Tuesday, July 28, 2015

Hi. It's me. April Rose.

Hi. It's me. April Rose. I know I haven't blogged in the past four months. So yeah. Here goes.

Let me start off by saying I don't want to be a hypocrite. If you follow me on twitter, you'll know how I feel about mental illness. I've probably even blogged about it here. But just in case you don't, I'll say it again.

Mental illness should be treated like any other physical illness. Mental illness is a type of physical illness because it involves the brain. Last time I checked, the brain is an organ, and hence physical. Mental illness has a huge stigma, a stigma it doesn't deserve. If you break your leg, you don't hide it from the people around you. You let them sign your cast. They *want* to sign your cast. They want to hear the story of how you broke it jogging in place (which, by the way, is exactly how I broke mine five years ago). And then, when you have physical therapy, you have no problem saying, "Hey, my leg isn't fully healed, but this here doctor's gonna give me some exercises to make it better."

That's what mental illness should be. That's what I want it to be. So yeah. Here goes. This is the part where I try not to be a hypocrite. Okay. This is hard. It shouldn't be, but it is. I don't know how you're going to judge me.

No more stalling. I'm just going to say it.

Tomorrow I start a program called partial hospitalization. It's now officially in my medical records. My chart says I have a "mood disorder." Depression, to be exact. I already knew this. You already knew it. It's just...I don't know how much I should share, but if my "mood disorder" is anything like a broken leg, then I should be okay with sharing it with you. Right?

Then why is it so hard?

Okay. I'm going to do it. My doctors are worried about me. They are worried about my safety. They're afraid I might do something to hurt myself. And...they might be right. I don't think I'd do anything like that. My logical self says I'd never do anything that'd ultimately end up hurting my family or my friends. But my brain isn't working exactly like it should, either, and I'm not sure if I can trust it anymore.

For the next two weeks, I'm going to enter intensive group therapy, five days a week, from nine am til three pm. And I'm scared. I have no clue what's in store for me. I've never faced a situation where telling the truth is so necessary, yet so possibly damning. There's a possibility that the truth might land me somewhere for a few days, maybe longer, where I won't even be able to come home. I don't know.

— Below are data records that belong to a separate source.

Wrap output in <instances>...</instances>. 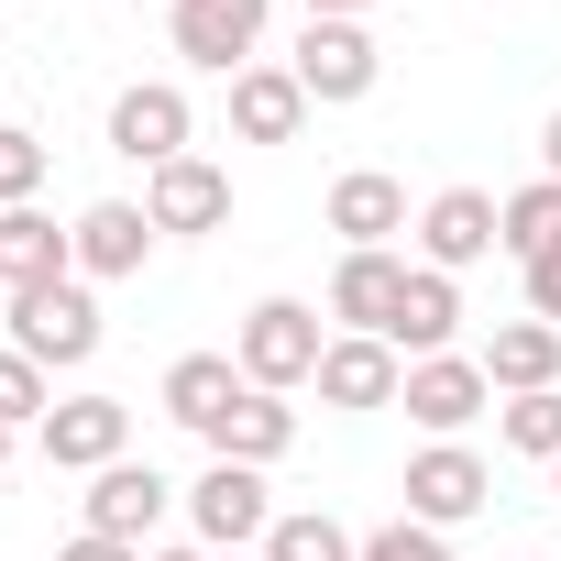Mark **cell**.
Wrapping results in <instances>:
<instances>
[{
	"label": "cell",
	"mask_w": 561,
	"mask_h": 561,
	"mask_svg": "<svg viewBox=\"0 0 561 561\" xmlns=\"http://www.w3.org/2000/svg\"><path fill=\"white\" fill-rule=\"evenodd\" d=\"M320 353H331V331H320V309H309V298H253V309H242V331H231V364H242V386H264V397L309 386V375H320Z\"/></svg>",
	"instance_id": "1"
},
{
	"label": "cell",
	"mask_w": 561,
	"mask_h": 561,
	"mask_svg": "<svg viewBox=\"0 0 561 561\" xmlns=\"http://www.w3.org/2000/svg\"><path fill=\"white\" fill-rule=\"evenodd\" d=\"M12 353H34L45 375L100 353V298H89V275H56V287H23V298H12Z\"/></svg>",
	"instance_id": "2"
},
{
	"label": "cell",
	"mask_w": 561,
	"mask_h": 561,
	"mask_svg": "<svg viewBox=\"0 0 561 561\" xmlns=\"http://www.w3.org/2000/svg\"><path fill=\"white\" fill-rule=\"evenodd\" d=\"M287 67H298L309 111H353V100H375V78H386V45H375L364 23H309Z\"/></svg>",
	"instance_id": "3"
},
{
	"label": "cell",
	"mask_w": 561,
	"mask_h": 561,
	"mask_svg": "<svg viewBox=\"0 0 561 561\" xmlns=\"http://www.w3.org/2000/svg\"><path fill=\"white\" fill-rule=\"evenodd\" d=\"M187 133H198V111H187V89H176V78H133V89L111 100V154H122V165H144V176H154V165H176V154H198Z\"/></svg>",
	"instance_id": "4"
},
{
	"label": "cell",
	"mask_w": 561,
	"mask_h": 561,
	"mask_svg": "<svg viewBox=\"0 0 561 561\" xmlns=\"http://www.w3.org/2000/svg\"><path fill=\"white\" fill-rule=\"evenodd\" d=\"M187 528H198V550H264V528H275L264 473H253V462H209V473L187 484Z\"/></svg>",
	"instance_id": "5"
},
{
	"label": "cell",
	"mask_w": 561,
	"mask_h": 561,
	"mask_svg": "<svg viewBox=\"0 0 561 561\" xmlns=\"http://www.w3.org/2000/svg\"><path fill=\"white\" fill-rule=\"evenodd\" d=\"M484 253H506V198H484V187H440V198L419 209V264L462 275V264H484Z\"/></svg>",
	"instance_id": "6"
},
{
	"label": "cell",
	"mask_w": 561,
	"mask_h": 561,
	"mask_svg": "<svg viewBox=\"0 0 561 561\" xmlns=\"http://www.w3.org/2000/svg\"><path fill=\"white\" fill-rule=\"evenodd\" d=\"M45 462L56 473H111V462H133V408L122 397H67V408H45Z\"/></svg>",
	"instance_id": "7"
},
{
	"label": "cell",
	"mask_w": 561,
	"mask_h": 561,
	"mask_svg": "<svg viewBox=\"0 0 561 561\" xmlns=\"http://www.w3.org/2000/svg\"><path fill=\"white\" fill-rule=\"evenodd\" d=\"M165 12H176V56H187V67L242 78L253 45H264V12H275V0H165Z\"/></svg>",
	"instance_id": "8"
},
{
	"label": "cell",
	"mask_w": 561,
	"mask_h": 561,
	"mask_svg": "<svg viewBox=\"0 0 561 561\" xmlns=\"http://www.w3.org/2000/svg\"><path fill=\"white\" fill-rule=\"evenodd\" d=\"M144 220H154V231H176V242L220 231V220H231V165H209V154L154 165V176H144Z\"/></svg>",
	"instance_id": "9"
},
{
	"label": "cell",
	"mask_w": 561,
	"mask_h": 561,
	"mask_svg": "<svg viewBox=\"0 0 561 561\" xmlns=\"http://www.w3.org/2000/svg\"><path fill=\"white\" fill-rule=\"evenodd\" d=\"M320 408H342V419H364V408H397V386H408V353L397 342H364V331H331V353H320Z\"/></svg>",
	"instance_id": "10"
},
{
	"label": "cell",
	"mask_w": 561,
	"mask_h": 561,
	"mask_svg": "<svg viewBox=\"0 0 561 561\" xmlns=\"http://www.w3.org/2000/svg\"><path fill=\"white\" fill-rule=\"evenodd\" d=\"M484 397H495V386H484L473 353H430V364H408V386H397V408H408L430 440H462V430L484 419Z\"/></svg>",
	"instance_id": "11"
},
{
	"label": "cell",
	"mask_w": 561,
	"mask_h": 561,
	"mask_svg": "<svg viewBox=\"0 0 561 561\" xmlns=\"http://www.w3.org/2000/svg\"><path fill=\"white\" fill-rule=\"evenodd\" d=\"M397 495H408L419 528H462V517L495 495V473H484L462 440H430V451H408V484H397Z\"/></svg>",
	"instance_id": "12"
},
{
	"label": "cell",
	"mask_w": 561,
	"mask_h": 561,
	"mask_svg": "<svg viewBox=\"0 0 561 561\" xmlns=\"http://www.w3.org/2000/svg\"><path fill=\"white\" fill-rule=\"evenodd\" d=\"M67 231H78V275H89V287H111V275H144V253L165 242V231L144 220V198H89Z\"/></svg>",
	"instance_id": "13"
},
{
	"label": "cell",
	"mask_w": 561,
	"mask_h": 561,
	"mask_svg": "<svg viewBox=\"0 0 561 561\" xmlns=\"http://www.w3.org/2000/svg\"><path fill=\"white\" fill-rule=\"evenodd\" d=\"M397 298H408V253H342V264H331V320H342V331L386 342V331H397Z\"/></svg>",
	"instance_id": "14"
},
{
	"label": "cell",
	"mask_w": 561,
	"mask_h": 561,
	"mask_svg": "<svg viewBox=\"0 0 561 561\" xmlns=\"http://www.w3.org/2000/svg\"><path fill=\"white\" fill-rule=\"evenodd\" d=\"M287 451H298V408L264 397V386H242V397L209 419V462H253V473H264V462H287Z\"/></svg>",
	"instance_id": "15"
},
{
	"label": "cell",
	"mask_w": 561,
	"mask_h": 561,
	"mask_svg": "<svg viewBox=\"0 0 561 561\" xmlns=\"http://www.w3.org/2000/svg\"><path fill=\"white\" fill-rule=\"evenodd\" d=\"M331 231H342V253H397V231H408V187H397L386 165H353V176L331 187Z\"/></svg>",
	"instance_id": "16"
},
{
	"label": "cell",
	"mask_w": 561,
	"mask_h": 561,
	"mask_svg": "<svg viewBox=\"0 0 561 561\" xmlns=\"http://www.w3.org/2000/svg\"><path fill=\"white\" fill-rule=\"evenodd\" d=\"M231 133H242V144H298V133H309L298 67H264V56H253V67L231 78Z\"/></svg>",
	"instance_id": "17"
},
{
	"label": "cell",
	"mask_w": 561,
	"mask_h": 561,
	"mask_svg": "<svg viewBox=\"0 0 561 561\" xmlns=\"http://www.w3.org/2000/svg\"><path fill=\"white\" fill-rule=\"evenodd\" d=\"M165 506H176V484H165L154 462H111V473H89V528H100V539H133V550H144V528H154Z\"/></svg>",
	"instance_id": "18"
},
{
	"label": "cell",
	"mask_w": 561,
	"mask_h": 561,
	"mask_svg": "<svg viewBox=\"0 0 561 561\" xmlns=\"http://www.w3.org/2000/svg\"><path fill=\"white\" fill-rule=\"evenodd\" d=\"M451 331H462V275H440V264H408V298H397V353L408 364H430V353H451Z\"/></svg>",
	"instance_id": "19"
},
{
	"label": "cell",
	"mask_w": 561,
	"mask_h": 561,
	"mask_svg": "<svg viewBox=\"0 0 561 561\" xmlns=\"http://www.w3.org/2000/svg\"><path fill=\"white\" fill-rule=\"evenodd\" d=\"M56 275H78V231H56L45 209H0V287H56Z\"/></svg>",
	"instance_id": "20"
},
{
	"label": "cell",
	"mask_w": 561,
	"mask_h": 561,
	"mask_svg": "<svg viewBox=\"0 0 561 561\" xmlns=\"http://www.w3.org/2000/svg\"><path fill=\"white\" fill-rule=\"evenodd\" d=\"M473 364H484L495 397H539V386H561V331H550V320H506Z\"/></svg>",
	"instance_id": "21"
},
{
	"label": "cell",
	"mask_w": 561,
	"mask_h": 561,
	"mask_svg": "<svg viewBox=\"0 0 561 561\" xmlns=\"http://www.w3.org/2000/svg\"><path fill=\"white\" fill-rule=\"evenodd\" d=\"M231 397H242V364H231V353H176V364H165V419H176V430L209 440V419H220Z\"/></svg>",
	"instance_id": "22"
},
{
	"label": "cell",
	"mask_w": 561,
	"mask_h": 561,
	"mask_svg": "<svg viewBox=\"0 0 561 561\" xmlns=\"http://www.w3.org/2000/svg\"><path fill=\"white\" fill-rule=\"evenodd\" d=\"M264 561H364V539H353L342 517L298 506V517H275V528H264Z\"/></svg>",
	"instance_id": "23"
},
{
	"label": "cell",
	"mask_w": 561,
	"mask_h": 561,
	"mask_svg": "<svg viewBox=\"0 0 561 561\" xmlns=\"http://www.w3.org/2000/svg\"><path fill=\"white\" fill-rule=\"evenodd\" d=\"M495 440H506V451H528V462H561V386L506 397V408H495Z\"/></svg>",
	"instance_id": "24"
},
{
	"label": "cell",
	"mask_w": 561,
	"mask_h": 561,
	"mask_svg": "<svg viewBox=\"0 0 561 561\" xmlns=\"http://www.w3.org/2000/svg\"><path fill=\"white\" fill-rule=\"evenodd\" d=\"M550 242H561V176H539V187H517V198H506V253H517V264H539Z\"/></svg>",
	"instance_id": "25"
},
{
	"label": "cell",
	"mask_w": 561,
	"mask_h": 561,
	"mask_svg": "<svg viewBox=\"0 0 561 561\" xmlns=\"http://www.w3.org/2000/svg\"><path fill=\"white\" fill-rule=\"evenodd\" d=\"M45 364L34 353H0V430H45Z\"/></svg>",
	"instance_id": "26"
},
{
	"label": "cell",
	"mask_w": 561,
	"mask_h": 561,
	"mask_svg": "<svg viewBox=\"0 0 561 561\" xmlns=\"http://www.w3.org/2000/svg\"><path fill=\"white\" fill-rule=\"evenodd\" d=\"M34 187H45V144L23 122H0V209H34Z\"/></svg>",
	"instance_id": "27"
},
{
	"label": "cell",
	"mask_w": 561,
	"mask_h": 561,
	"mask_svg": "<svg viewBox=\"0 0 561 561\" xmlns=\"http://www.w3.org/2000/svg\"><path fill=\"white\" fill-rule=\"evenodd\" d=\"M364 561H451V528H419V517H386L364 539Z\"/></svg>",
	"instance_id": "28"
},
{
	"label": "cell",
	"mask_w": 561,
	"mask_h": 561,
	"mask_svg": "<svg viewBox=\"0 0 561 561\" xmlns=\"http://www.w3.org/2000/svg\"><path fill=\"white\" fill-rule=\"evenodd\" d=\"M517 275H528V320H550V331H561V242H550L539 264H517Z\"/></svg>",
	"instance_id": "29"
},
{
	"label": "cell",
	"mask_w": 561,
	"mask_h": 561,
	"mask_svg": "<svg viewBox=\"0 0 561 561\" xmlns=\"http://www.w3.org/2000/svg\"><path fill=\"white\" fill-rule=\"evenodd\" d=\"M56 561H144V550H133V539H100V528H78Z\"/></svg>",
	"instance_id": "30"
},
{
	"label": "cell",
	"mask_w": 561,
	"mask_h": 561,
	"mask_svg": "<svg viewBox=\"0 0 561 561\" xmlns=\"http://www.w3.org/2000/svg\"><path fill=\"white\" fill-rule=\"evenodd\" d=\"M375 0H309V23H364Z\"/></svg>",
	"instance_id": "31"
},
{
	"label": "cell",
	"mask_w": 561,
	"mask_h": 561,
	"mask_svg": "<svg viewBox=\"0 0 561 561\" xmlns=\"http://www.w3.org/2000/svg\"><path fill=\"white\" fill-rule=\"evenodd\" d=\"M539 176H561V111L539 122Z\"/></svg>",
	"instance_id": "32"
},
{
	"label": "cell",
	"mask_w": 561,
	"mask_h": 561,
	"mask_svg": "<svg viewBox=\"0 0 561 561\" xmlns=\"http://www.w3.org/2000/svg\"><path fill=\"white\" fill-rule=\"evenodd\" d=\"M154 561H220V550H154Z\"/></svg>",
	"instance_id": "33"
},
{
	"label": "cell",
	"mask_w": 561,
	"mask_h": 561,
	"mask_svg": "<svg viewBox=\"0 0 561 561\" xmlns=\"http://www.w3.org/2000/svg\"><path fill=\"white\" fill-rule=\"evenodd\" d=\"M220 561H264V550H220Z\"/></svg>",
	"instance_id": "34"
},
{
	"label": "cell",
	"mask_w": 561,
	"mask_h": 561,
	"mask_svg": "<svg viewBox=\"0 0 561 561\" xmlns=\"http://www.w3.org/2000/svg\"><path fill=\"white\" fill-rule=\"evenodd\" d=\"M0 462H12V430H0Z\"/></svg>",
	"instance_id": "35"
},
{
	"label": "cell",
	"mask_w": 561,
	"mask_h": 561,
	"mask_svg": "<svg viewBox=\"0 0 561 561\" xmlns=\"http://www.w3.org/2000/svg\"><path fill=\"white\" fill-rule=\"evenodd\" d=\"M550 495H561V462H550Z\"/></svg>",
	"instance_id": "36"
},
{
	"label": "cell",
	"mask_w": 561,
	"mask_h": 561,
	"mask_svg": "<svg viewBox=\"0 0 561 561\" xmlns=\"http://www.w3.org/2000/svg\"><path fill=\"white\" fill-rule=\"evenodd\" d=\"M539 561H550V550H539Z\"/></svg>",
	"instance_id": "37"
}]
</instances>
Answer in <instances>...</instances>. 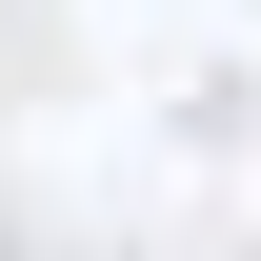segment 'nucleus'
<instances>
[]
</instances>
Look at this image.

And that's not the only thing that has me worried. I don't know anything about what I'm getting myself into. I don't know who I'm going to meet. I don't know if the hospital will let me use my cell phone. Hell, I don't even know if I'm supposed to bring a lunch.

Why am I telling you this? It's because mental illness needs to be normalized. I should feel just as comfortable telling you about this as I would about my broken leg (which is an embarrassingly funny story, a story worth laughing about). Some day, I want this to be a story worth laughing about too (well, maybe not laughing, but I should feel comfortable talking about it). But it can't be, not until we normalize mental illness.

So I'm going to do this. I'm going to do this because, as scary as it might be, the bone still needs to be set.

Just please: don't hate. Don't think this lessens my ability to be a good teacher, a good writer, a good mother and wife, a good person. And for the people who know me, who are hearing about this for the first time in this blog post: before you get angry at me or judge me for this, know that you'd feel just fine learning about a broken leg this way.